1. Not Repricing When Costs Change
Whenever any of your costs change - product, fulfillment, sales, or overhead - a repricing event must happen immediately so your margins and Buy Box ownership are protected. If you use FBA or ship from stock and buy a new batch of inventory at a different price from those of prior purchases, repricing must occur because average per unit cost has changed. If you drop ship or cross-dock and your supplier publishes new prices via their data feed, repricing must also take place because product cost has changed.

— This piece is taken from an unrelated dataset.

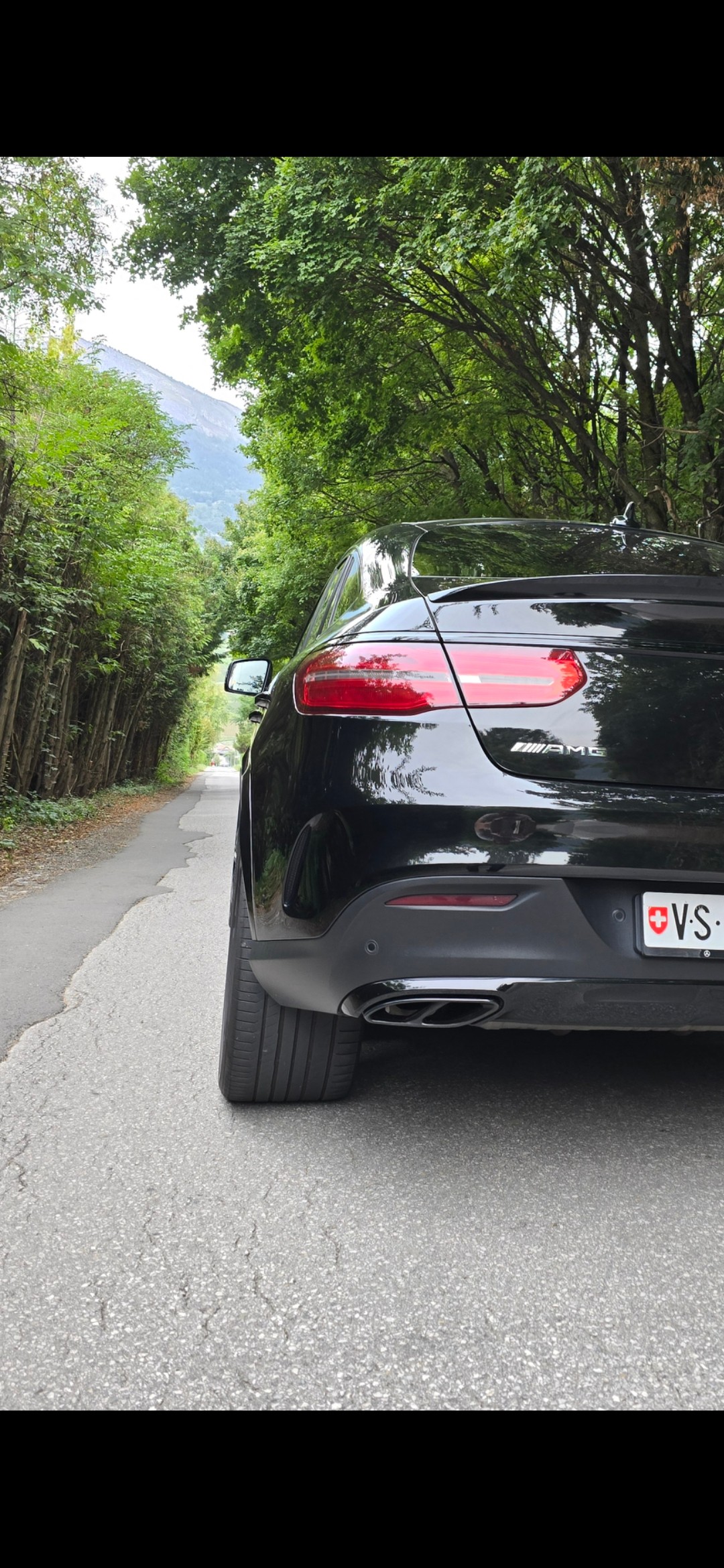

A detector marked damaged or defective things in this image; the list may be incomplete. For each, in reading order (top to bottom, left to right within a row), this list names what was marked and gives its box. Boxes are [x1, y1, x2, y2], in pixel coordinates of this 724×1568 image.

cracked asphalt [3, 768, 724, 1411]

2. Ignoring Multi-Method Fulfillment Complexity
Online sellers rarely factor in all of the complexities of a multi-method order fulfillment model when repricing on Amazon. For example, the different methods of order fulfillment are: shipping from stock, FBA, drop shipping, cross-docking, and 3PL – and each method has its own unique cost structure that changes over time. Merchants who set and forget their fulfillment costs are putting their profit margins at risk.

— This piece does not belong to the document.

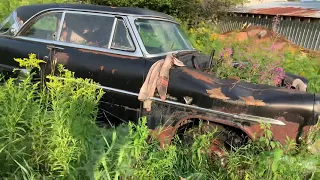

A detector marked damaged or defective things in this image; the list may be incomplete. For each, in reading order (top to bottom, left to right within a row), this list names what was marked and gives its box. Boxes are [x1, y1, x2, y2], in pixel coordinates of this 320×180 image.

rust patch [181, 67, 219, 85]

3. Adjusting Floor and Ceiling Values Manually
Adjusting your floor and ceiling values manually is a bad idea for two reasons. First, it takes too much time – time that could and should be spent on higher value growth initiatives. Second, no one can manually adjust their floor and ceiling values as often as their costs – and competitors’ prices – change. This daily operational task can quickly turn into a multi-person full-time job as your SKU count increases.
4. Not Repricing When Costs Change
Online sellers often turn to stand-alone repricers or systems built into listing management platforms. The problem with these tools is that they are based on reacting to their competitors’ price changes – and that’s only half the answer. The point isn’t to win the sale. It’s to profitably win the sale. To do that, you need to know the competition’s price and have a firm grip on your total, real costs based on how you are fulfilling the order.

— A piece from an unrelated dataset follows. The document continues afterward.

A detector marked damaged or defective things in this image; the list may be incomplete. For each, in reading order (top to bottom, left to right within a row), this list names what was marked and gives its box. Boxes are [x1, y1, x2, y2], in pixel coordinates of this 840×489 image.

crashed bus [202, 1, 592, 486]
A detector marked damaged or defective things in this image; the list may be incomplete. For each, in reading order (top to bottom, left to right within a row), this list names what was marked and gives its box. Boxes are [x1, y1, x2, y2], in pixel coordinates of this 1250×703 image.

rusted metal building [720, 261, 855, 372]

5. Making Worst-Case Scenario Estimates
Believe it or not, some merchants estimate when creating repricing rules. For example, Amazon Marketplace sellers pay different amounts to sell on Amazon depending on what categories the products they sell fall under. If they don’t know what the sales channel fee is going to be, they assume worst-case scenario instead of looking up the item to determine the correct amount. You already know your margins would shrink if the sales channel fee increased and you didn’t raise your floor. But what if the sales channel fee decreased and you didn’t lower it? You could be missing out on a lot of potential sales. Even a 2% decrease in cost might be the difference between keeping the Buy Box or losing it.
Consider leveraging a cost-based repricer that dynamically reprices when your true costs – not just your competitors’ prices – change. This will allow you to win and keep the Buy Box while protecting profit margins.